Extrait choisi:
_ _ _
Comptez au bas mot le double de la médiane française à bac +5 (30 k€ brut) en début de carrière et une progression astronomique qui pourrait vous faire atteindre plusieurs centaines de milliers d'euros en seulement quelques années. Les contreparties (horaires, pression, compétitivité, exigence) sont nombreuses, mais la rémunération continue d'expliquer la très forte attractivité du secteur à la sortie des meilleures écoles de commerce et d'ingénieur.
Le milieu de la pyramide, cible de toutes les attentions
À des grades plus seniors, la tendance est encore plus forte, mais les chiffres encore plus rares. « La revalorisation a été plus significative sur les populations les plus expérimentées », avance par exemple Bruno Bousquié qui, pour ces consultants-là, ne donnent pas de chiffre. CVA envisage de faire progresser les rémunérations des consultants du milieu de la grille de 15 à 20 %. Même étiage pour un nouvel entrant de milieu de tableau. Quand pour « les grades les plus à risques », typiquement celui des managers, un partner d’un MBB avance lui, sous couvert d'anonymat, une progression de 25 % de la rémunération.
À tous les niveaux donc, il y a comme un air de feu de Bengale sur les fiches de paie ! Et quand ce n’est pas la paie à proprement parler, d’autres leviers sont actionnés par les cabinets.
_ _ _
Tâche A: Pouvez-vous résumer en deux phrases le paragraphe de l'extrait choisi qui commence par « Comptez au bas mot », en gardant ses faits principaux ?
Tâche B: D'après l'extrait choisi, de combien CVA envisage-t-il de faire progresser les rémunérations des consultants du milieu de la grille ?
Tâche C: Comment traduire en anglais cette phrase de l'extrait choisi : « À tous les niveaux donc, il y a comme un air de feu de Bengale sur les fiches de paie ! » ?
Le matériel placé après l'extrait choisi n'est pas nécessaire.
_ _ _
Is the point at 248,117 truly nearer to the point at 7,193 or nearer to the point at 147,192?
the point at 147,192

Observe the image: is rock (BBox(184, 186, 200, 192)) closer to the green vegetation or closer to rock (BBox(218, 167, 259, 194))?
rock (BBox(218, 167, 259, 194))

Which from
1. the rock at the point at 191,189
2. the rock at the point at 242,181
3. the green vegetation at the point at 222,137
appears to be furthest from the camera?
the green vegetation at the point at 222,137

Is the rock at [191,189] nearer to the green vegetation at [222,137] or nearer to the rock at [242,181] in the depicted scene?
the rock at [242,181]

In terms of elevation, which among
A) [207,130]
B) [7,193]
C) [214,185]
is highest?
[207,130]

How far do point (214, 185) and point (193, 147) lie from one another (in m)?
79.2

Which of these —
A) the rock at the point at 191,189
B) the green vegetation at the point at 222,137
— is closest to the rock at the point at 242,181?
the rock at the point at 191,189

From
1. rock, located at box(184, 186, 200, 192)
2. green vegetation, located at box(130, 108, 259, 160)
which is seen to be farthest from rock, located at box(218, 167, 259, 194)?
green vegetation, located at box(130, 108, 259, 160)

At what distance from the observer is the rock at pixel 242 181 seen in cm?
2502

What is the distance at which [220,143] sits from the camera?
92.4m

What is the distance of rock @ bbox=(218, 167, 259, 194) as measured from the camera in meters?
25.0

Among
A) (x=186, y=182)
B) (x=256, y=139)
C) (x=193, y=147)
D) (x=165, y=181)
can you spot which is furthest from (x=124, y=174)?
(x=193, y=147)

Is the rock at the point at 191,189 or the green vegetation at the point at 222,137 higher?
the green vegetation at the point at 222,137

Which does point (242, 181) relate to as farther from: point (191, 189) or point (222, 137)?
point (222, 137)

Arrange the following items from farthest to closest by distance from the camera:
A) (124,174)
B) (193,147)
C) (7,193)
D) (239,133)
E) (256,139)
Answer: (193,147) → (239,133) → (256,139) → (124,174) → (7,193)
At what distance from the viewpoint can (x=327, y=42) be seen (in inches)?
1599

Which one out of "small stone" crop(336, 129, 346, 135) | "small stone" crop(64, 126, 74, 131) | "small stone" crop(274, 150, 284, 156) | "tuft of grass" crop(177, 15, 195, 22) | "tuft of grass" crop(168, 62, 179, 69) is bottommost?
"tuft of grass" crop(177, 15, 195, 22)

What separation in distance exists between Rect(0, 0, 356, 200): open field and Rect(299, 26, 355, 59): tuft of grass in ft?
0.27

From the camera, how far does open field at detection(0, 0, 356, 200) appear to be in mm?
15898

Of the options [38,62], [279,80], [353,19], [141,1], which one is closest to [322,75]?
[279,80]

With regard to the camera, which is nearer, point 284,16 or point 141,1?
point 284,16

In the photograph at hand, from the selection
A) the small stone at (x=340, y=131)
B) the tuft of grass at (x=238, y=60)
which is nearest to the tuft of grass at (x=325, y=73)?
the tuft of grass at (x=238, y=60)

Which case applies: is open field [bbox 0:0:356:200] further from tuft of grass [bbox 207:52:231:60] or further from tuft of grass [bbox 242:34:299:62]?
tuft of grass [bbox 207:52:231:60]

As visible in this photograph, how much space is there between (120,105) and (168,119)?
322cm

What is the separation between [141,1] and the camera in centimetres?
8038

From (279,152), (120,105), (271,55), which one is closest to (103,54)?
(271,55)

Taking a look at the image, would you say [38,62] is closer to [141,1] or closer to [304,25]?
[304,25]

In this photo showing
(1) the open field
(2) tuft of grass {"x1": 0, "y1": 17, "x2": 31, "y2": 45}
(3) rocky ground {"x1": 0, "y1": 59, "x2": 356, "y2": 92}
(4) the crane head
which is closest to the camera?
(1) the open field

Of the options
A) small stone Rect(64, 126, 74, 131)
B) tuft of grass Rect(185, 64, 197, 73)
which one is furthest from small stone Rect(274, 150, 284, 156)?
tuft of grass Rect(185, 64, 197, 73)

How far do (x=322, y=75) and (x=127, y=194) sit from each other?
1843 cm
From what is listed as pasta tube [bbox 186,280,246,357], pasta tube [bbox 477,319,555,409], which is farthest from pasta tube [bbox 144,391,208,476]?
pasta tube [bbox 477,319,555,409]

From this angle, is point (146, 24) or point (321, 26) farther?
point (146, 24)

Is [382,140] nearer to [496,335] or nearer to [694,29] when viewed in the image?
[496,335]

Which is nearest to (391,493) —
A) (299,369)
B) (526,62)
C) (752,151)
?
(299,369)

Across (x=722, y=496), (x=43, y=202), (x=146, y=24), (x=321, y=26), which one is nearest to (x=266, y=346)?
_ _ _
Réponse A: En début de carrière, la rémunération atteint au moins le double de la médiane française à bac +5 (30 k€ brut) et peut grimper à plusieurs centaines de milliers d'euros en quelques années. Malgré de nombreuses contreparties (horaires, pression, compétitivité, exigence), elle explique encore la très forte attractivité du secteur auprès des diplômés des meilleures écoles de commerce et d'ingénieur.

Réponse B: De 15 à 20 %.

Réponse C: So at every level, there is something like a Bengal-light glow on the pay slips!